━━━ SOURCE DATA ━━━

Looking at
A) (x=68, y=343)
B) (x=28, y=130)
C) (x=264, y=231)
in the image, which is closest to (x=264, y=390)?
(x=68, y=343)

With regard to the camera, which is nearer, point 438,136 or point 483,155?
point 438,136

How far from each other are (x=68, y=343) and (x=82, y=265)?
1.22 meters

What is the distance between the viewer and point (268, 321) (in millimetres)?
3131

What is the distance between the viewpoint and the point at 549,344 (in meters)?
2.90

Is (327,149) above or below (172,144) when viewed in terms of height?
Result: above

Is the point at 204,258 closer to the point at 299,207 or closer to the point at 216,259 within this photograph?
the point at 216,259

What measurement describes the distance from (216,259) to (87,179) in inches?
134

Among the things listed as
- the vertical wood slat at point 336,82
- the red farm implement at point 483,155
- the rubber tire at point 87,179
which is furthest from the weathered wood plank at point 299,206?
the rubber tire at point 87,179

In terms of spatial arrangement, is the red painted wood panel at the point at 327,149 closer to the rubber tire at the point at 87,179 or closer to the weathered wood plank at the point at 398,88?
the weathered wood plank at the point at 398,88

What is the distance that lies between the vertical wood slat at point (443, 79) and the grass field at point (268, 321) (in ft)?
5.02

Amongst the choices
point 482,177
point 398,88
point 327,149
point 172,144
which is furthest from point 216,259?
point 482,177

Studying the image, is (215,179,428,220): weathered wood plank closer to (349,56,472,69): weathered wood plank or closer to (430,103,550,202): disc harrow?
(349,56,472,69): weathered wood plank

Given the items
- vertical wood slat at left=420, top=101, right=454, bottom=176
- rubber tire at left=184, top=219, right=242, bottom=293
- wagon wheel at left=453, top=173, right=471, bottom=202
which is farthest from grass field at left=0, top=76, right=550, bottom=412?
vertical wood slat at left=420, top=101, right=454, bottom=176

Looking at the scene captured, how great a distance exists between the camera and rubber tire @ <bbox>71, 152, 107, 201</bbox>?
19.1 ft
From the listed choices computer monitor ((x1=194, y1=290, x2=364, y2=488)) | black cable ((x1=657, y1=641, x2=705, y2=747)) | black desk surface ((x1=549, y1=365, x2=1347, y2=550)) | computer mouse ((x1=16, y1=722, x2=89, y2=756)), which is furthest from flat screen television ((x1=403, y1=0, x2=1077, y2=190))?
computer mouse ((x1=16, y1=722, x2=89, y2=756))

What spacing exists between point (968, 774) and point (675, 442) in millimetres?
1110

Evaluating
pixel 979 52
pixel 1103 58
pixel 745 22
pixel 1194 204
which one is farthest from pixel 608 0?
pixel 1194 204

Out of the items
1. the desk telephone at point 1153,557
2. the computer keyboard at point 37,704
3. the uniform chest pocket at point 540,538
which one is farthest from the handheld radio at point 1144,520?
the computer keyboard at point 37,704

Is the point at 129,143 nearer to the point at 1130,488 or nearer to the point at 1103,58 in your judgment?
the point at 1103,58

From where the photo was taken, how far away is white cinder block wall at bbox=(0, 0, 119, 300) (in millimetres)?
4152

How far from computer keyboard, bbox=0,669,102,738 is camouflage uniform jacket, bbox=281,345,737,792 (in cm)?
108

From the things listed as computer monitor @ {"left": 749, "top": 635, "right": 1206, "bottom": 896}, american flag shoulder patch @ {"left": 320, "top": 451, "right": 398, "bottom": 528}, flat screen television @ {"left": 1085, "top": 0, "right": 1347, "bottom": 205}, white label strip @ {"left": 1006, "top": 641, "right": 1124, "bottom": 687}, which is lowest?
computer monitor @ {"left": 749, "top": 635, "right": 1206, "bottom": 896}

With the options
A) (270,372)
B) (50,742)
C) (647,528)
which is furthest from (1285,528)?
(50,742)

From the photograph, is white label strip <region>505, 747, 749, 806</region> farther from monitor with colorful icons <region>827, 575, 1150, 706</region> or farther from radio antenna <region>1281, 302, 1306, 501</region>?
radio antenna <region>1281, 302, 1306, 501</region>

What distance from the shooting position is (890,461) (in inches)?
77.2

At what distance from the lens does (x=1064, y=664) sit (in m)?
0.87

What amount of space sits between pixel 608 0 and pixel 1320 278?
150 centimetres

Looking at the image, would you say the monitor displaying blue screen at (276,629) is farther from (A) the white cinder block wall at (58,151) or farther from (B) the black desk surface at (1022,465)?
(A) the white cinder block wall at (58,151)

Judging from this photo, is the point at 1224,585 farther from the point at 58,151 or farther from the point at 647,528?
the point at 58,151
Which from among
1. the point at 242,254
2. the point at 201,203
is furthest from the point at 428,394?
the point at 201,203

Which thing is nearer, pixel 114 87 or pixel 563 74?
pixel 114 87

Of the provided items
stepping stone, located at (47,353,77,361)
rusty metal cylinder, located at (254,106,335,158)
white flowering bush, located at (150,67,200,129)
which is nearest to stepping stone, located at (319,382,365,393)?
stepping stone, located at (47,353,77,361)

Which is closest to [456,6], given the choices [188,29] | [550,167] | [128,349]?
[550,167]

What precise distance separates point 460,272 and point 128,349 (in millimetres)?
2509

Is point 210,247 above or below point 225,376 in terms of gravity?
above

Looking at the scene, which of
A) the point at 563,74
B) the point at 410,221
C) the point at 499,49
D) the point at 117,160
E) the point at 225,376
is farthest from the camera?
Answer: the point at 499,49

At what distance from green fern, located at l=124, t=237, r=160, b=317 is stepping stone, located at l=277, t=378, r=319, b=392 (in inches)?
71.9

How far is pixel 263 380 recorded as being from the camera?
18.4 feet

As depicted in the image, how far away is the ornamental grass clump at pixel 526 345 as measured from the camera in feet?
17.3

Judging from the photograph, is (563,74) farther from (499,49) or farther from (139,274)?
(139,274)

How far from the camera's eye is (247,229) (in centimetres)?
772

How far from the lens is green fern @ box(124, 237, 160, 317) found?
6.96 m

━━━

» WHAT IS ASKED:
Every line above should be retyped exactly as given.

» ANSWER TO THE TASK:
Looking at
A) (x=68, y=343)
B) (x=28, y=130)
C) (x=264, y=231)
in the image, which is closest to (x=264, y=390)?
(x=68, y=343)

With regard to the camera, which is nearer, point 438,136 or point 483,155?
point 438,136

How far from each other are (x=68, y=343) and (x=82, y=265)?
1.22 meters

What is the distance between the viewer and point (268, 321) (in millimetres)?
3131

What is the distance between the viewpoint and the point at 549,344 (in meters)?
2.90

Is (327,149) above or below (172,144) when viewed in terms of height?
Result: above

Is the point at 204,258 closer to the point at 299,207 or closer to the point at 216,259 within this photograph?
the point at 216,259

What measurement describes the distance from (216,259) to (87,179) in inches?
134

Among the things listed as
- the vertical wood slat at point 336,82
- the red farm implement at point 483,155
- the rubber tire at point 87,179
which is furthest from the weathered wood plank at point 299,206?
the rubber tire at point 87,179

In terms of spatial arrangement, is the red painted wood panel at the point at 327,149 closer to the rubber tire at the point at 87,179 or closer to the weathered wood plank at the point at 398,88?
the weathered wood plank at the point at 398,88

What is the distance that lies between the vertical wood slat at point (443, 79) and the grass field at point (268, 321) (in ft)?
5.02

Amongst the choices
point 482,177
point 398,88
point 327,149
point 172,144
which is furthest from point 216,259?
point 482,177

Studying the image, is (215,179,428,220): weathered wood plank closer to (349,56,472,69): weathered wood plank or closer to (430,103,550,202): disc harrow?
(349,56,472,69): weathered wood plank

Given the items
- vertical wood slat at left=420, top=101, right=454, bottom=176
- rubber tire at left=184, top=219, right=242, bottom=293
- wagon wheel at left=453, top=173, right=471, bottom=202
which is farthest from grass field at left=0, top=76, right=550, bottom=412?
vertical wood slat at left=420, top=101, right=454, bottom=176

Looking at the scene captured, how great a distance exists between the camera and rubber tire @ <bbox>71, 152, 107, 201</bbox>?
19.1 ft
From the listed choices computer monitor ((x1=194, y1=290, x2=364, y2=488)) | black cable ((x1=657, y1=641, x2=705, y2=747)) | black desk surface ((x1=549, y1=365, x2=1347, y2=550)) | computer mouse ((x1=16, y1=722, x2=89, y2=756)), which is furthest from flat screen television ((x1=403, y1=0, x2=1077, y2=190))?
computer mouse ((x1=16, y1=722, x2=89, y2=756))

What spacing exists between point (968, 774) and point (675, 442) in millimetres?
1110

Evaluating
pixel 979 52
pixel 1103 58
pixel 745 22
pixel 1194 204
which one is farthest from pixel 608 0?
pixel 1194 204

Out of the items
1. the desk telephone at point 1153,557
2. the computer keyboard at point 37,704
3. the uniform chest pocket at point 540,538
which one is farthest from the handheld radio at point 1144,520?
the computer keyboard at point 37,704

Is the point at 129,143 nearer to the point at 1130,488 or nearer to the point at 1103,58 in your judgment?
the point at 1103,58

From where the photo was taken, how far away is white cinder block wall at bbox=(0, 0, 119, 300) (in millimetres)?
4152

How far from computer keyboard, bbox=0,669,102,738 is camouflage uniform jacket, bbox=281,345,737,792 (in cm)?
108

From the things listed as computer monitor @ {"left": 749, "top": 635, "right": 1206, "bottom": 896}, american flag shoulder patch @ {"left": 320, "top": 451, "right": 398, "bottom": 528}, flat screen television @ {"left": 1085, "top": 0, "right": 1347, "bottom": 205}, white label strip @ {"left": 1006, "top": 641, "right": 1124, "bottom": 687}, which is lowest?
computer monitor @ {"left": 749, "top": 635, "right": 1206, "bottom": 896}

With the options
A) (270,372)
B) (50,742)
C) (647,528)
which is furthest from (1285,528)?
(50,742)

From the photograph, is white label strip <region>505, 747, 749, 806</region> farther from monitor with colorful icons <region>827, 575, 1150, 706</region> or farther from radio antenna <region>1281, 302, 1306, 501</region>?
radio antenna <region>1281, 302, 1306, 501</region>

What distance from the shooting position is (890,461) (in inches)?
77.2

At what distance from the lens does (x=1064, y=664) sit (in m)?
0.87

What amount of space sits between pixel 608 0 and pixel 1320 278?
150 centimetres

Looking at the image, would you say the monitor displaying blue screen at (276,629) is farther from (A) the white cinder block wall at (58,151) or farther from (B) the black desk surface at (1022,465)?
(A) the white cinder block wall at (58,151)

Judging from this photo, is the point at 1224,585 farther from the point at 58,151 or farther from the point at 647,528?
the point at 58,151
Which from among
1. the point at 242,254
2. the point at 201,203
is furthest from the point at 428,394?
the point at 201,203

Which thing is nearer, pixel 114 87 or pixel 563 74?
pixel 114 87

Of the provided items
stepping stone, located at (47,353,77,361)
rusty metal cylinder, located at (254,106,335,158)
white flowering bush, located at (150,67,200,129)
which is nearest to stepping stone, located at (319,382,365,393)?
stepping stone, located at (47,353,77,361)

Which is closest to [456,6], given the choices [188,29] | [550,167] | [128,349]?
[550,167]

What precise distance separates point 460,272 and point 128,349 (in millimetres)?
2509

Is point 210,247 above or below point 225,376 in terms of gravity?
above

Looking at the scene, which of
A) the point at 563,74
B) the point at 410,221
C) the point at 499,49
D) the point at 117,160
E) the point at 225,376
is farthest from the camera?
Answer: the point at 499,49

At what distance from green fern, located at l=124, t=237, r=160, b=317 is stepping stone, located at l=277, t=378, r=319, b=392 (in inches)?
71.9

How far is pixel 263 380 recorded as being from the camera?
18.4 feet

As depicted in the image, how far away is the ornamental grass clump at pixel 526 345 as measured from the camera in feet?
17.3

Judging from the photograph, is (563,74) farther from (499,49) or farther from (139,274)?
(139,274)

How far from the camera's eye is (247,229) (in centimetres)?
772

How far from the lens is green fern @ box(124, 237, 160, 317) found?
6.96 m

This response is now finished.